LAWRENCE — Janet Szostak had just finished voting at the South Lawrence East School yesterday when she said she had one more thing to do — sign an affidavit to help jump start another recall against Mayor William Lantigua.
"I don't think he's doing a good job," said Szostak, a resident of the city for 66 years. "Lawrence was a wonderful city and now is full of corruption."
The affidavit she signed was actually the third such one circulated since last summer when Lantigua opponents failed in their first attempt to oust the mayor.
Efforts by Uniting Lawrence to start a second recall were stalled last Friday when City Attorney Charles Boddy said the affidavit submitted by the group with more than 100 signatures of registered voters could not be accepted because it was not notarized.
Uniting Lawrence was hoping to take advantage of yesterday's general election to gather the 5,232 signatures needed for the recall to happen, but had to go back to gathering signatures on a third affidavit.
"That wasn't going to stop us whatsoever," said Josue Hernandez, president of Uniting Lawrence. "It was only a minor setback and we're working very hard to try again."
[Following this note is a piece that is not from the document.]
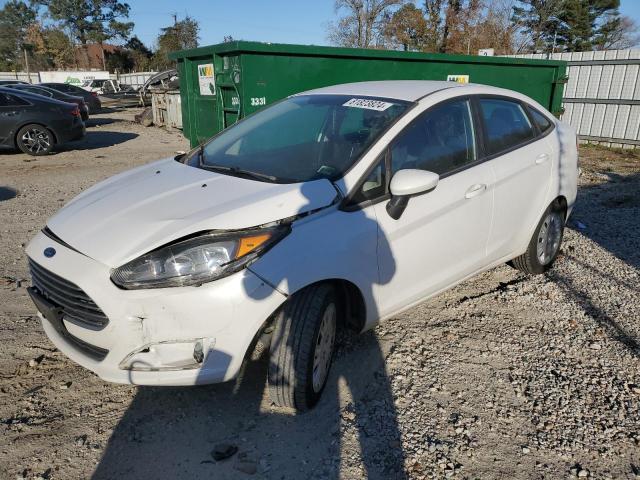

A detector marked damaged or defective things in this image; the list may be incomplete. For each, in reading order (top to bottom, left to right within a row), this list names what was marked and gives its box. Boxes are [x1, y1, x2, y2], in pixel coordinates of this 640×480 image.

damaged front bumper [25, 232, 284, 386]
Hernandez took the day off yesterday from his job as a property manager and was at South Lawrence East School by 7 a.m. when the polls opened.
Uniting Lawrence drafted a new affidavit notarized by Julio Pinhero. Hernandez said the group collected more than 300 signatures yesterday.
"It was great and overwhelming to see," Hernandez said. "What happened with the clerk got people pretty mad. They saw the motives behind it, and action speaks louder than words."
Hernandez and other volunteers were holding bright orange signs that read "Recall Mayor Lantigua" printed in black. At the bottom was the group's name Uniting Lawrence with a sketch of the Ayer Mill tower and a blazing sun.